Many cross-cultural trainings are focused on what is acceptable, and what is not in a specific cultural setting. They are dominated by a focus on differences, and a better understanding of foreign cultures, and quite often they create a perception that foreign cultures are unattractive and filled only with constraints. Contemporary cultural training should be focused on adaptability and convergence, meaning that we should find ways how to connect more, not how to divide. As a final impact of the cross-cultural training, participants (students or employees) should become culturally resilient, and consequently unleash global potential regardless of cultural boundaries should be triggered.

Global communication skills are important for all who want to engage in any intercultural scenario, which basically is most of humanity. Cities such as London, or Dubai with more than 200 nationalities living and working together, can only thrive if we all learn how to learn from different cultures. This process can be natural quite often, but universities and the corporative sector have to know how to organize cross-cultural training to extract maximum talent potential coming from cultural diversity. We need a skilled approach to this “extraction” and the following are the steps that can improve cross-cultural learning:

  1. Understand fundamentals of cultures-our own, and others. Cross-cultural coding can be implemented here. A. Molinsky (Global Dexterity Method) proposes 6 codes: levels of directness, enthusiasm, formality, personal disclosure, assertiveness, and self-promotion. These codes vary among different cultures, but also among our own personal comfort zones.
  2. The second step is to examine your personal acceptance of these codes and to identify the gaps. We need to find out the level of ‘stretchiness” possible to get closer to the desired level of these codes. How far can one be more or less direct, engage in self-promotion, etc? Be honest with yourself, as sustainable results are possible only if adaptability comes naturally. Find the level which is agreeable to your own personal values. Examine the ways how to deal with them by focusing on mutual goals within your teams, and by finding the common ground. Try to understand the cultural logic behind specific behavior. More often than not you might justify and better understand different approaches once you grasp this logic. Cultures are mainly protective of nature, and that is common for all of them. Once you get familiar with such an experience, you will become more respectful of various diversities, more open-minded, and will be able to focus on the positive sides of cooperation.
  3. Look inside oneself to understand the psychological challenges that cultural adaptation brings to you. These can be authenticity challenges, likability, resentment, or even competence challenge when communicating in a foreign culture. It is important that you don’t underestimate these emotions, as the whole training will be only partially successful in the short term. You can manage these challenges by using different dialog, timing, body language, or customized context (Global Dexterity Method). These will increase your comfort in the process of adaptation.
  4. Practice cross-cultural communication with verbal and non-verbal signs, understand the differences and appreciate diversity. Use cross-cultural role plays, games, and simulations as tools. This can be a fun and bonding experience in team training.
  5. Focus on win-win negotiation. Different values in different cultures are of higher or lower importance for members of different groups. Therefore, it is possible to have won for all in such situations. Understand core values in both cultures and create solutions that are aligned with these values. It is possible, as long as we engage in transformative negotiation which leads to impactful motivation, and long-term cooperation. Remove the simple transactional approach, and it will work. Transformational negotiation is aligned with transformational leadership, which is preoccupied with organizational improvement and sustainable development.

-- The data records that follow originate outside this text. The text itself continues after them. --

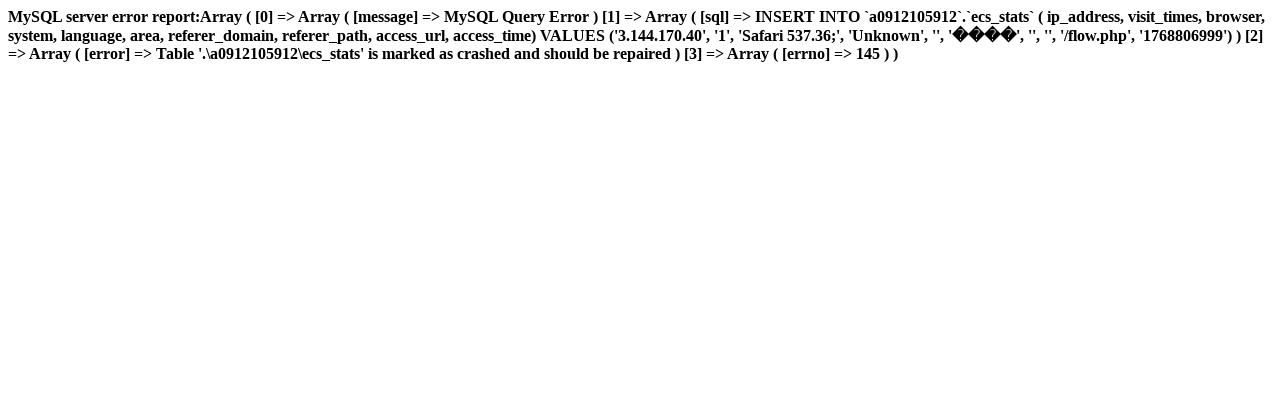

--- FILE ---
content_type: text/html; charset=utf-8
request_url: http://topogoods.store/flow.php
body_size: 504
content:
<b>MySQL server error report:Array
(
    [0] => Array
        (
            [message] => MySQL Query Error
        )

    [1] => Array
        (
            [sql] => INSERT INTO `a0912105912`.`ecs_stats` ( ip_address, visit_times, browser, system, language, area, referer_domain, referer_path, access_url, access_time) VALUES ('3.144.170.40', '1', 'Safari 537.36;', 'Unknown', '', '����', '', '', '/flow.php', '1768806999')
        )

    [2] => Array
        (
            [error] => Table '.\a0912105912\ecs_stats' is marked as crashed and should be repaired
        )

    [3] => Array
        (
            [errno] => 145
        )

Importance of certified trainers 

Truly understanding different cultures comes from living and working in different cultures. It is critical to have cross-cultural trainers that possess certification in cross-cultural management with extensive personal experience in international communication, business, and relations. Ask your trainers to always provide personal examples since those will make every training as interactive as possible since most of us love personal stories. These can very often be fun and entertaining, which would even more positively influence learners’ satisfaction. Culture is always evolving, so there is no final end to cross-cultural education, and that’s why this training has to be engaging and stimulating.